Spatial question entries
+ + + +

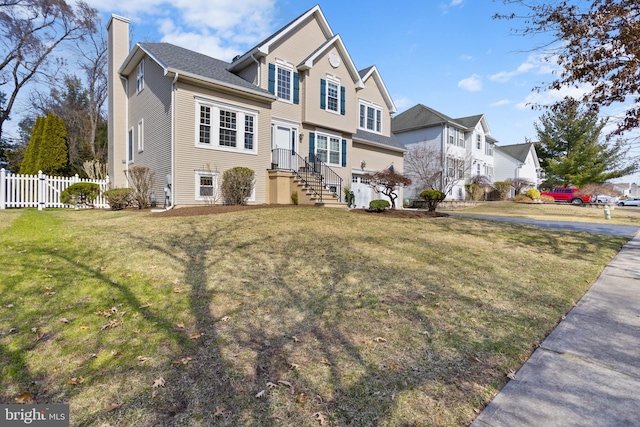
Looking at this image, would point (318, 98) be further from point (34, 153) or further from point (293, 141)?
point (34, 153)

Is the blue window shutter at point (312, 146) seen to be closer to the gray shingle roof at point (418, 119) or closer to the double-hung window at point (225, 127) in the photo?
the double-hung window at point (225, 127)

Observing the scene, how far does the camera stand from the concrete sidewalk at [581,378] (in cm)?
235

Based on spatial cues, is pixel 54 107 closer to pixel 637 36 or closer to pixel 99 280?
pixel 99 280

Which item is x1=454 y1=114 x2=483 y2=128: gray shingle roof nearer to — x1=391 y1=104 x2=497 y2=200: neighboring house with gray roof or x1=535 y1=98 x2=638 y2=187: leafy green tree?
x1=391 y1=104 x2=497 y2=200: neighboring house with gray roof

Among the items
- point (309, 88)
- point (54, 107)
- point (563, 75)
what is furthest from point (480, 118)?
point (54, 107)

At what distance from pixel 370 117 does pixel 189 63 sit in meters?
12.3

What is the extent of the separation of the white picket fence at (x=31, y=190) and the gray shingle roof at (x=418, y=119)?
25.7 meters

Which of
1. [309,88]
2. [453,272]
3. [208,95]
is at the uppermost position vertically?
[309,88]

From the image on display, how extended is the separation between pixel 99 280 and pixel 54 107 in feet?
109

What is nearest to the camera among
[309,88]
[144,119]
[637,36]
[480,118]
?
[637,36]

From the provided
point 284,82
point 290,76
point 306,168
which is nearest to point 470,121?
point 290,76

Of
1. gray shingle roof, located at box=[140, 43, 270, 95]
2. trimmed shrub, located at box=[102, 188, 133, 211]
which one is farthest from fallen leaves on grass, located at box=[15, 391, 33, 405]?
trimmed shrub, located at box=[102, 188, 133, 211]

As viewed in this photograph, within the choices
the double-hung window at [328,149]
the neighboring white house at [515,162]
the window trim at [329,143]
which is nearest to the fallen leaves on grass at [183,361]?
the window trim at [329,143]

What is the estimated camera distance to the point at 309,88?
1700 cm
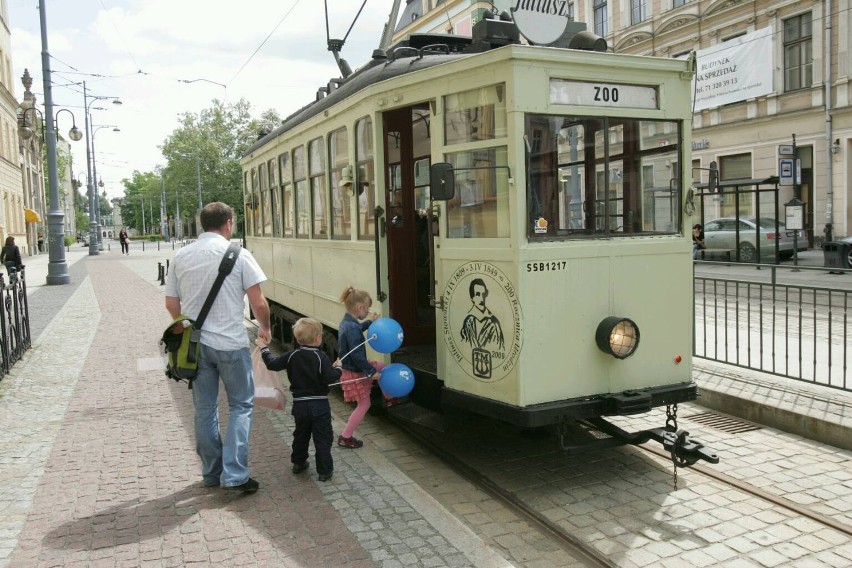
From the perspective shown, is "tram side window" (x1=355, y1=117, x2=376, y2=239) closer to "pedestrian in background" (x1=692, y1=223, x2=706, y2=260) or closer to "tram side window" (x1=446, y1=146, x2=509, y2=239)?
"tram side window" (x1=446, y1=146, x2=509, y2=239)

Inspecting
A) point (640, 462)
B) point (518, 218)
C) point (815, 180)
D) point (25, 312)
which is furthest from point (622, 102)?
point (815, 180)

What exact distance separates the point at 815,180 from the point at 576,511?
24.3m

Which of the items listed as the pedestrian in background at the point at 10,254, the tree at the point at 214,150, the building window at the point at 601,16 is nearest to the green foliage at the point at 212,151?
the tree at the point at 214,150

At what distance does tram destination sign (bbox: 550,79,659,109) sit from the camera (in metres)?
4.88

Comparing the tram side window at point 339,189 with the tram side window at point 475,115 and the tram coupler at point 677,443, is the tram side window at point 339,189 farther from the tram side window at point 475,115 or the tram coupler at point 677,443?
the tram coupler at point 677,443

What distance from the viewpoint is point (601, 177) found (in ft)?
16.9

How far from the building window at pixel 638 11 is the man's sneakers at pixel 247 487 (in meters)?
31.0

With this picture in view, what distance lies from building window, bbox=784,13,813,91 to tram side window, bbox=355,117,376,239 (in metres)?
23.6

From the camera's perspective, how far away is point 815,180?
25.0m

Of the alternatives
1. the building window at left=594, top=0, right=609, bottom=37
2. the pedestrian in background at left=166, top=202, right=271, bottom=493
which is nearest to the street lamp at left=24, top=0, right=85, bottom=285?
the pedestrian in background at left=166, top=202, right=271, bottom=493

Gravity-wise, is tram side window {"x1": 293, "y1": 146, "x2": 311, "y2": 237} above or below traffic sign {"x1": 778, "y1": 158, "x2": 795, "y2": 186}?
below

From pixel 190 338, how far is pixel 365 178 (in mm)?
2357

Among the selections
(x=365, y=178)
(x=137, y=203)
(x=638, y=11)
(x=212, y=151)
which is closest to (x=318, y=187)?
(x=365, y=178)

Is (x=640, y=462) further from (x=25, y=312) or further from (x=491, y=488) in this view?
(x=25, y=312)
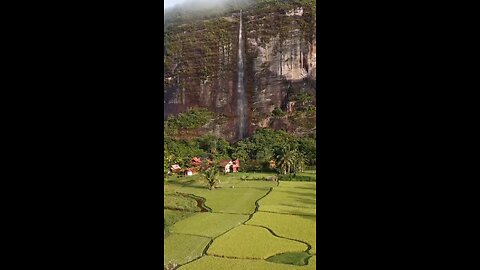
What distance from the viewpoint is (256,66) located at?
108 inches

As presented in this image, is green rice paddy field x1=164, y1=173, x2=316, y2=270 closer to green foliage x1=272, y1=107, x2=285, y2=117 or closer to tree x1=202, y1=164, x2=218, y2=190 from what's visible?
tree x1=202, y1=164, x2=218, y2=190

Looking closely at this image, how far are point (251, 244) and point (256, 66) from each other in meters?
1.06

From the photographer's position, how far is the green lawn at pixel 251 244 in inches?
98.1

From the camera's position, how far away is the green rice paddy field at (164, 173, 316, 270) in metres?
2.48

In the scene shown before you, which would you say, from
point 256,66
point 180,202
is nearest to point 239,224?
point 180,202

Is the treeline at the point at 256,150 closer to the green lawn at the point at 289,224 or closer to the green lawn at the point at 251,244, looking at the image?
the green lawn at the point at 289,224

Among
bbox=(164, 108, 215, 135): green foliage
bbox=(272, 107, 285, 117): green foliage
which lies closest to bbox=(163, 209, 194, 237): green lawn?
bbox=(164, 108, 215, 135): green foliage

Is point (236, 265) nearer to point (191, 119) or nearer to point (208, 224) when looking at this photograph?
point (208, 224)

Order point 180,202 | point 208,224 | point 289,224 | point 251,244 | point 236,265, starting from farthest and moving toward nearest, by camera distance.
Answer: point 180,202 < point 208,224 < point 289,224 < point 251,244 < point 236,265

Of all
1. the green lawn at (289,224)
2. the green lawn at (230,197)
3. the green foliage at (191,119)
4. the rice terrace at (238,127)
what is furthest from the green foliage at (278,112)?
the green lawn at (289,224)
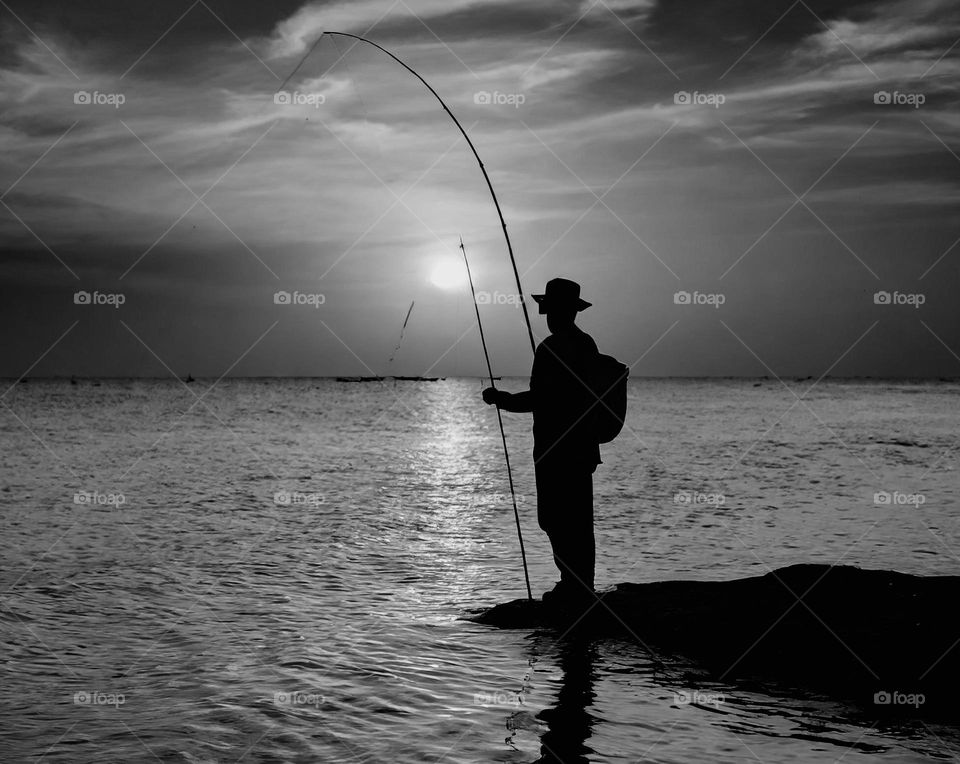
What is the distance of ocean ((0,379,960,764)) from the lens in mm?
4684

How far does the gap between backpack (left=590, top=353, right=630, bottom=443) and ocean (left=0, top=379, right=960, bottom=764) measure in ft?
5.42

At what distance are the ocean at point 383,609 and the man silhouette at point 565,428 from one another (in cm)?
77

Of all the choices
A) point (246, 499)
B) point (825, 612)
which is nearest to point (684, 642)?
point (825, 612)

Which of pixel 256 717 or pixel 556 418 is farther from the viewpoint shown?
pixel 556 418

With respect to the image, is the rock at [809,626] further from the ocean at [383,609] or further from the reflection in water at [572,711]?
the reflection in water at [572,711]

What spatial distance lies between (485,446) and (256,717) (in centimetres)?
2976

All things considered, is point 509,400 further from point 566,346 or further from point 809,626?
point 809,626

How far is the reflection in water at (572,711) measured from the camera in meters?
4.46

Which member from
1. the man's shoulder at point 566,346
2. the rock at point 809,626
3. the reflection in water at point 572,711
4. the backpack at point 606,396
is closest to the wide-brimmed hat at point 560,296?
the man's shoulder at point 566,346

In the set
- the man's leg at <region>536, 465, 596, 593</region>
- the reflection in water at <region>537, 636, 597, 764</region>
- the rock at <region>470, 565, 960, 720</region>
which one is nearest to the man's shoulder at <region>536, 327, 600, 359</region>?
the man's leg at <region>536, 465, 596, 593</region>

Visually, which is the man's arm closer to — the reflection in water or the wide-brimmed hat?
the wide-brimmed hat

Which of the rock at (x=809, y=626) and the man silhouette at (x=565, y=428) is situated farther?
the man silhouette at (x=565, y=428)

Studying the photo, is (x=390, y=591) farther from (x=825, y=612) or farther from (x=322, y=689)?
(x=825, y=612)

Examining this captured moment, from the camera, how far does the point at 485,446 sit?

+ + + +

#### TASK DIRECTIONS
Convert every line of the entries above into a JSON list of strings, one string per line, omitting blank lines and the picture lines.

#### ANSWER
[
  "Looking at this image, would point (318, 98) be further from point (34, 153) or further from point (293, 141)?",
  "point (34, 153)",
  "Is the blue window shutter at point (312, 146) seen to be closer to the gray shingle roof at point (418, 119) or closer to the double-hung window at point (225, 127) in the photo?",
  "the double-hung window at point (225, 127)",
  "Observing the scene, how far does the camera stand from the concrete sidewalk at [581,378] (in cm)?",
  "235",
  "Based on spatial cues, is pixel 54 107 closer to pixel 637 36 or closer to pixel 99 280?",
  "pixel 99 280",
  "Which item is x1=454 y1=114 x2=483 y2=128: gray shingle roof nearer to — x1=391 y1=104 x2=497 y2=200: neighboring house with gray roof or x1=535 y1=98 x2=638 y2=187: leafy green tree?",
  "x1=391 y1=104 x2=497 y2=200: neighboring house with gray roof",
  "Among the items",
  "- point (309, 88)",
  "- point (54, 107)",
  "- point (563, 75)",
  "what is furthest from point (480, 118)?",
  "point (54, 107)",
  "At what distance from pixel 370 117 does pixel 189 63 sit in meters?",
  "12.3",
  "What is the extent of the separation of the white picket fence at (x=31, y=190) and the gray shingle roof at (x=418, y=119)?",
  "25.7 meters",
  "Which of",
  "1. [309,88]",
  "2. [453,272]",
  "3. [208,95]",
  "is at the uppermost position vertically?",
  "[309,88]",
  "From the image on display, how extended is the separation between pixel 99 280 and pixel 54 107 in feet?",
  "109",
  "What is nearest to the camera among",
  "[309,88]",
  "[144,119]",
  "[637,36]",
  "[480,118]",
  "?",
  "[637,36]",
  "From the provided",
  "point 284,82",
  "point 290,76",
  "point 306,168",
  "which is nearest to point 470,121?",
  "point 290,76",
  "Of",
  "1. gray shingle roof, located at box=[140, 43, 270, 95]",
  "2. trimmed shrub, located at box=[102, 188, 133, 211]",
  "which one is farthest from fallen leaves on grass, located at box=[15, 391, 33, 405]?",
  "trimmed shrub, located at box=[102, 188, 133, 211]",
  "As viewed in this photograph, within the choices",
  "the double-hung window at [328,149]",
  "the neighboring white house at [515,162]",
  "the window trim at [329,143]",
  "which is nearest to the fallen leaves on grass at [183,361]?",
  "the window trim at [329,143]",
  "What is the estimated camera distance to the point at 309,88?",
  "1700 cm",
  "From the perspective shown, is \"tram side window\" (x1=355, y1=117, x2=376, y2=239) closer to \"pedestrian in background\" (x1=692, y1=223, x2=706, y2=260) or closer to \"tram side window\" (x1=446, y1=146, x2=509, y2=239)?",
  "\"tram side window\" (x1=446, y1=146, x2=509, y2=239)",
  "Inspecting",
  "A) point (640, 462)",
  "B) point (518, 218)",
  "C) point (815, 180)",
  "D) point (25, 312)",
  "which is furthest from point (622, 102)?",
  "point (815, 180)",
  "What exact distance separates the point at 815,180 from the point at 576,511?",
  "24.3m",
  "Which of the items listed as the pedestrian in background at the point at 10,254, the tree at the point at 214,150, the building window at the point at 601,16 is nearest to the green foliage at the point at 212,151?",
  "the tree at the point at 214,150",
  "At what distance does tram destination sign (bbox: 550,79,659,109) sit from the camera (in metres)?",
  "4.88",
  "Comparing the tram side window at point 339,189 with the tram side window at point 475,115 and the tram coupler at point 677,443, is the tram side window at point 339,189 farther from the tram side window at point 475,115 or the tram coupler at point 677,443?",
  "the tram coupler at point 677,443",
  "What distance from the viewpoint is point (601, 177) found (in ft)?",
  "16.9",
  "How far from the building window at pixel 638 11 is the man's sneakers at pixel 247 487 (in meters)?",
  "31.0",
  "With this picture in view, what distance lies from building window, bbox=784,13,813,91 to tram side window, bbox=355,117,376,239 (in metres)?",
  "23.6",
  "From the camera's perspective, how far away is point 815,180?",
  "25.0m",
  "Of the alternatives",
  "1. the building window at left=594, top=0, right=609, bottom=37",
  "2. the pedestrian in background at left=166, top=202, right=271, bottom=493",
  "which is nearest to the street lamp at left=24, top=0, right=85, bottom=285?",
  "the pedestrian in background at left=166, top=202, right=271, bottom=493",
  "Gravity-wise, is tram side window {\"x1\": 293, \"y1\": 146, \"x2\": 311, \"y2\": 237} above or below traffic sign {\"x1\": 778, \"y1\": 158, \"x2\": 795, \"y2\": 186}?",
  "below",
  "From pixel 190 338, how far is pixel 365 178 (in mm)?",
  "2357",
  "Among the selections",
  "(x=365, y=178)",
  "(x=137, y=203)",
  "(x=638, y=11)",
  "(x=212, y=151)",
  "which is closest to (x=318, y=187)?",
  "(x=365, y=178)",
  "Is (x=640, y=462) further from (x=25, y=312) or further from (x=491, y=488) in this view?",
  "(x=25, y=312)",
  "What distance from the viewpoint is (256,66) located at?",
  "108 inches",
  "As presented in this image, is green rice paddy field x1=164, y1=173, x2=316, y2=270 closer to green foliage x1=272, y1=107, x2=285, y2=117 or closer to tree x1=202, y1=164, x2=218, y2=190 from what's visible?",
  "tree x1=202, y1=164, x2=218, y2=190",
  "Looking closely at this image, how far are point (251, 244) and point (256, 66) from each other in meters?",
  "1.06",
  "From the photographer's position, how far is the green lawn at pixel 251 244 in inches?",
  "98.1",
  "From the camera's position, how far away is the green rice paddy field at (164, 173, 316, 270) in metres?",
  "2.48",
  "In the scene shown before you, which would you say, from",
  "point 256,66",
  "point 180,202",
  "is nearest to point 239,224?",
  "point 180,202",
  "Is the treeline at the point at 256,150 closer to the green lawn at the point at 289,224 or closer to the green lawn at the point at 251,244, looking at the image?",
  "the green lawn at the point at 289,224",
  "Among",
  "bbox=(164, 108, 215, 135): green foliage",
  "bbox=(272, 107, 285, 117): green foliage",
  "which lies closest to bbox=(163, 209, 194, 237): green lawn?",
  "bbox=(164, 108, 215, 135): green foliage",
  "Is point (236, 265) nearer to point (191, 119) or nearer to point (208, 224) when looking at this photograph?",
  "point (208, 224)",
  "Order point 180,202 | point 208,224 | point 289,224 | point 251,244 | point 236,265, starting from farthest and moving toward nearest, by camera distance.",
  "Answer: point 180,202 < point 208,224 < point 289,224 < point 251,244 < point 236,265",
  "Of all",
  "1. the green lawn at (289,224)",
  "2. the green lawn at (230,197)",
  "3. the green foliage at (191,119)",
  "4. the rice terrace at (238,127)",
  "what is furthest from the green foliage at (278,112)?",
  "the green lawn at (289,224)",
  "What is the distance of ocean ((0,379,960,764)) from the lens in mm?",
  "4684",
  "How far does the gap between backpack (left=590, top=353, right=630, bottom=443) and ocean (left=0, top=379, right=960, bottom=764) measure in ft?",
  "5.42",
  "At what distance are the ocean at point 383,609 and the man silhouette at point 565,428 from one another (in cm)?",
  "77",
  "Of all the choices",
  "A) point (246, 499)",
  "B) point (825, 612)",
  "which is nearest to point (684, 642)?",
  "point (825, 612)",
  "Which of pixel 256 717 or pixel 556 418 is farther from the viewpoint shown?",
  "pixel 556 418",
  "With respect to the image, is the rock at [809,626] further from the ocean at [383,609] or further from the reflection in water at [572,711]?",
  "the reflection in water at [572,711]",
  "What spatial distance lies between (485,446) and (256,717) (in centimetres)?",
  "2976",
  "All things considered, is point 509,400 further from point 566,346 or further from point 809,626?",
  "point 809,626",
  "How far is the reflection in water at (572,711) measured from the camera in meters?",
  "4.46",
  "Which member from",
  "1. the man's shoulder at point 566,346",
  "2. the rock at point 809,626",
  "3. the reflection in water at point 572,711",
  "4. the backpack at point 606,396",
  "is closest to the wide-brimmed hat at point 560,296?",
  "the man's shoulder at point 566,346",
  "In the set",
  "- the man's leg at <region>536, 465, 596, 593</region>",
  "- the reflection in water at <region>537, 636, 597, 764</region>",
  "- the rock at <region>470, 565, 960, 720</region>",
  "which one is nearest to the man's shoulder at <region>536, 327, 600, 359</region>?",
  "the man's leg at <region>536, 465, 596, 593</region>",
  "Visually, which is the man's arm closer to — the reflection in water or the wide-brimmed hat?",
  "the wide-brimmed hat",
  "Which of the rock at (x=809, y=626) and the man silhouette at (x=565, y=428) is situated farther?",
  "the man silhouette at (x=565, y=428)",
  "Studying the photo, is (x=390, y=591) farther from (x=825, y=612) or farther from (x=322, y=689)?",
  "(x=825, y=612)",
  "Examining this captured moment, from the camera, how far does the point at 485,446 sit?"
]